Zahlavi

8. TEPA conference is succesfully over

Fri Oct 21 15:51:44 CEST 2022

The recent achievements in the research of the powerful electron accelerators operating in the earth’s atmosphere were reported during the 8th iteration of the Thunderstorms and elementary particle accelerators (TEPA) conference in Prague, October 17-20, 2022. The conference in the premises of Department of Radiation Dosimetry (DRD) of the Nuclear Physics Institute of the CAS was organized by the Cosmic Ray Division of Yerevan Physics Institute, Armenia, and by the Research Centre of Cosmic Rays and Radiation Events in Atmosphere (CRREAT), leaded by NPI of the CAS.

After two-years delay due to covid19 pandemia, physicists from Armenia, France, Czech Republic, Slovakia, Germany, Japan, and Sweden again gathered together for discussing new exciting results in this fast-developing scientific field.

The new emerging field of high-energy physics in the atmosphere (HEPA) has been enriched recently by important observations of particle fluxes on Earth’s surface, in the troposphere, and in space. HEPA presently includes three main types of measurements: Terrestrial Gamma Ray Flashes (TGFs) – brief bursts of gamma radiation (sometimes also electrons and positrons) registered by orbiting gamma ray space observatories, Thunderstorm ground enhancements (TGEs) – short and prolonged electron and gamma ray fluxes registered on the Earth’s surface, and Gamma glows – gamma ray bursts observed in the thunderclouds by instrumentation on balloons and aircraft.

Extracted data entries:
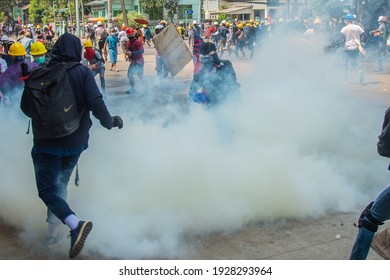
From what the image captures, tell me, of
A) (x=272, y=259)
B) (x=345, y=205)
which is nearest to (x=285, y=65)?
(x=345, y=205)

■ ACTIVITIES:
**A)** According to the TEPA conference report, in what city and on what dates was the 8th TEPA conference held?
**B)** Quote the TEPA conference report starting at "Fri Oct 21 15:51:44" and ending at "of the CAS.".
**C)** Write what comes next in the TEPA conference report, picking up after its final sentence.
The listing above is material separate from the TEPA conference report.

■ ANSWERS TO THIS EXERCISE:
**A)** It was held in Prague on October 17-20, 2022.

**B)**
Fri Oct 21 15:51:44 CEST 2022

The recent achievements in the research of the powerful electron accelerators operating in the earth’s atmosphere were reported during the 8th iteration of the Thunderstorms and elementary particle accelerators (TEPA) conference in Prague, October 17-20, 2022. The conference in the premises of Department of Radiation Dosimetry (DRD) of the Nuclear Physics Institute of the CAS was organized by the Cosmic Ray Division of Yerevan Physics Institute, Armenia, and by the Research Centre of Cosmic Rays and Radiation Events in Atmosphere (CRREAT), leaded by NPI of the CAS.

**C)**
The main scientific results of the conference can be summarized as follows:

The origin of the enhanced particle fluxes from the thunderous atmosphere is relativistic runaway electron avalanches (RREAs), emerging in the lower atmosphere each time when the strength of the atmospheric electric field exceeds the critical value specific for the air density (height above the sea level). The enhanced fluxes of the electrons and gamma rays detected on the earth’s surface as thunderstorm ground enhancements (TGEs) can be enormously high, reaching hundreds of percent above the fair-weather level. The intensity of the atmospheric neutron flux can be doubled during TGEs. On average, each second the earth’s surface is bombarded by 10^18 high-energy leptons (with energy above 100 KeV). These foundings are presented in the recent catalogs published by Armenian and Japanese groups, and by detecting numerous TGEs by the same type SEVAN detectors, in the Czech Republic at Mileshovka site, at Lomnicky Mt. in Slovakia, and Mt. Musala in Bulgaria, and by other groups worldwide.

During the excursion to Mileshovka hill where the majority of CRREAT project facilities are located, the conference participants see big progress of CRREAT group in preparing new experimental facilities, including optical lightning monitoring capabilities and in detecting TGEs with SEVAN detector.

During TEPA conference, the Aragats Space Environmental Center (ASEC) consultative board meeting chaired by J. Knapp took place. The board listed A.Chilingarian’s report on the 2022 research activities and gave recommendations concern 2023 scientific program.